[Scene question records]
——————

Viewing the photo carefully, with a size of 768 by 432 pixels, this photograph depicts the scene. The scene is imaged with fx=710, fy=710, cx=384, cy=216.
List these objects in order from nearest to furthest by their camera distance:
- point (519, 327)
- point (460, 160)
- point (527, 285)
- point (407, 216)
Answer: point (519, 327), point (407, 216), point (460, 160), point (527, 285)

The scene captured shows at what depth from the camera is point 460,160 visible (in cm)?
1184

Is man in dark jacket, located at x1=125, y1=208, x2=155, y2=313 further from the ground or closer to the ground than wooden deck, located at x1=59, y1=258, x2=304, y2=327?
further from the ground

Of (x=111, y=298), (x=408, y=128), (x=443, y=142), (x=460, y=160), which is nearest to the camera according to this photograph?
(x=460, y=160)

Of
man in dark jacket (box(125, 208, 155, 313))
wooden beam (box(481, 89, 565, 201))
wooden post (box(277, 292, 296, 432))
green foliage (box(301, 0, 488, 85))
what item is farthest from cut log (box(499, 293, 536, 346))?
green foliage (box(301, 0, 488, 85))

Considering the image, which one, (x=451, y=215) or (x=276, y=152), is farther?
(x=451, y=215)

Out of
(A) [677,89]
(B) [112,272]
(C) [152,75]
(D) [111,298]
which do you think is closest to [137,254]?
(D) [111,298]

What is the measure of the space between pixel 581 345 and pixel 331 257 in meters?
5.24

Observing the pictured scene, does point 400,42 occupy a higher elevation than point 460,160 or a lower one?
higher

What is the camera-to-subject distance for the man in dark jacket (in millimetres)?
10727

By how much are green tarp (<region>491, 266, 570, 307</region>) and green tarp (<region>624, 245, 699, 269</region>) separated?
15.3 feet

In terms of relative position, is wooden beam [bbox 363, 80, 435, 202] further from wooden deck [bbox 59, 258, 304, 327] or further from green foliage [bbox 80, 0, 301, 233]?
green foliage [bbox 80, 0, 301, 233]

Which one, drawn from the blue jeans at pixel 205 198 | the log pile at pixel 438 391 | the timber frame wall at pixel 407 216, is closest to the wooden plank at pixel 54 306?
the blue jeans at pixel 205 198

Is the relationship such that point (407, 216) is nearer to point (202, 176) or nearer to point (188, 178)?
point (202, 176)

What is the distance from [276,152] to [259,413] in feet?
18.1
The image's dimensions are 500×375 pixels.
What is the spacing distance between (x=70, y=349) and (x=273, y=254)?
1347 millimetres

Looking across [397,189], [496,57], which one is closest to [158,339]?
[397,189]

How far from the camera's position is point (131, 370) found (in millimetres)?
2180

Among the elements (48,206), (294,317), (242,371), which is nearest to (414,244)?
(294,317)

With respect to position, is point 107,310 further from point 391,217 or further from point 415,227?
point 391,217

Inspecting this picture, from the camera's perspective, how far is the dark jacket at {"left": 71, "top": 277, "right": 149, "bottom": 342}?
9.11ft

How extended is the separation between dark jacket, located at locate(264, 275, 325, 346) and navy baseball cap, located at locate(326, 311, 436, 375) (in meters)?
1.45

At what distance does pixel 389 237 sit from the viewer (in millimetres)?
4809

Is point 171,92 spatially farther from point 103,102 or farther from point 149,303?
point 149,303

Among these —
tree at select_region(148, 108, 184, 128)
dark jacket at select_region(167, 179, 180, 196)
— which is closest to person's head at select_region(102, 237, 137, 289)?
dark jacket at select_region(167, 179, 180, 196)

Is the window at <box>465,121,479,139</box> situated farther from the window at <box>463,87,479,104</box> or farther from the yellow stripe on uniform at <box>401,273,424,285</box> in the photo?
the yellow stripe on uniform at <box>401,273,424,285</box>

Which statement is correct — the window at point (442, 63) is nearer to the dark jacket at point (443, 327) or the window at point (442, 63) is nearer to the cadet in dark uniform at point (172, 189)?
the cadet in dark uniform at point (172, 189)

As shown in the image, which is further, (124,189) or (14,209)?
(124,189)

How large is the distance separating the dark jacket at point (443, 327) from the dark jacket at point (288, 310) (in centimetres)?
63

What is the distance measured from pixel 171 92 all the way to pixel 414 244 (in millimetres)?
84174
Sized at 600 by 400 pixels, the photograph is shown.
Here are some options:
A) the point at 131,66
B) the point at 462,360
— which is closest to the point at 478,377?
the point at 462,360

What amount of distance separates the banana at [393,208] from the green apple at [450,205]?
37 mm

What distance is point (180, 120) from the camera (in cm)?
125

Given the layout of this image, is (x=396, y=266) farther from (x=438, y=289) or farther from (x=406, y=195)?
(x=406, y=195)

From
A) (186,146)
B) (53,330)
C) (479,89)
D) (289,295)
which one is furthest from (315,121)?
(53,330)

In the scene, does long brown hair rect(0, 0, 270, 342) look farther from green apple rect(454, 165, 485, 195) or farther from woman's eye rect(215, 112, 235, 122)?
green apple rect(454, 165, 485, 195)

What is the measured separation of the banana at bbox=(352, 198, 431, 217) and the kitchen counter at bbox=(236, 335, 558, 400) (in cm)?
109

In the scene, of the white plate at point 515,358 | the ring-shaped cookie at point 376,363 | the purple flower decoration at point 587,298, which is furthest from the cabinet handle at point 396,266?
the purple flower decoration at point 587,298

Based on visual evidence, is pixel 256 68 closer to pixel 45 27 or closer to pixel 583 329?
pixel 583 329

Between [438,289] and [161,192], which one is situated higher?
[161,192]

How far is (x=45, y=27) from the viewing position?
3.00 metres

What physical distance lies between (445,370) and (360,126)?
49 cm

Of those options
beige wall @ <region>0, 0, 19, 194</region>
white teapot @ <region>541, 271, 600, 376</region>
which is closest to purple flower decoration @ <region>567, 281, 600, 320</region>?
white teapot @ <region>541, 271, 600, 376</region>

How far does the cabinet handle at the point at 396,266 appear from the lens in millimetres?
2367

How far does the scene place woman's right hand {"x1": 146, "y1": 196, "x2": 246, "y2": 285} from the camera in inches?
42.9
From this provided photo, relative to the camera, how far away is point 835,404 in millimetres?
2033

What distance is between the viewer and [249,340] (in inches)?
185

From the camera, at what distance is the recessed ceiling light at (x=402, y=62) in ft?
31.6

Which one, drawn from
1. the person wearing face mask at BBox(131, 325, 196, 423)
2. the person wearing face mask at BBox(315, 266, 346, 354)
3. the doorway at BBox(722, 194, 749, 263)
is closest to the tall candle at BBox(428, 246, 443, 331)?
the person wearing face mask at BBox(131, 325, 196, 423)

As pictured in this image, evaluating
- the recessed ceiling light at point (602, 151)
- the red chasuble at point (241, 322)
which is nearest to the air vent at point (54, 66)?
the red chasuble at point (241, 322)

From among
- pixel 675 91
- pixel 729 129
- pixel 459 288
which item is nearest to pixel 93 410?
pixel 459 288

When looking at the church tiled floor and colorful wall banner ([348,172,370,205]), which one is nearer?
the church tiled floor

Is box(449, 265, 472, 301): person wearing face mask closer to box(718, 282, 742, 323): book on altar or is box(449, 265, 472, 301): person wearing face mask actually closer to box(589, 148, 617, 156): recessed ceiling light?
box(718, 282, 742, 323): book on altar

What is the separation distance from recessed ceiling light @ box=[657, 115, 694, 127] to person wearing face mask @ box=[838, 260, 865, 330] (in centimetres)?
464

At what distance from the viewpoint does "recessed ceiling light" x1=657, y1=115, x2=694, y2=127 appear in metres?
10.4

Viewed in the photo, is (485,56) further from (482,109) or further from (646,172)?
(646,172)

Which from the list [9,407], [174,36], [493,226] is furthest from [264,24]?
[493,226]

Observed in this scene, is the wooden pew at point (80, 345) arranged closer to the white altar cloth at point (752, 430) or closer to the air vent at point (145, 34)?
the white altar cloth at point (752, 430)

——————

Requirements:
Quote exactly and only the lines from the one holding "What is the separation" through the end of the data.

Exercise result:
What is the separation distance from recessed ceiling light @ box=[657, 115, 694, 127] to person wearing face mask @ box=[838, 260, 865, 330] (in centimetres)?
464

At what distance from the viewpoint does "recessed ceiling light" x1=657, y1=115, x2=694, y2=127 appear in metres?
10.4

Viewed in the photo, is (485,56) further from (482,109) or further from (646,172)?
(646,172)

Which from the list [9,407], [174,36], [493,226] is furthest from [264,24]?
[493,226]

Observed in this scene, is the wooden pew at point (80, 345) arranged closer to the white altar cloth at point (752, 430) or closer to the air vent at point (145, 34)?
the white altar cloth at point (752, 430)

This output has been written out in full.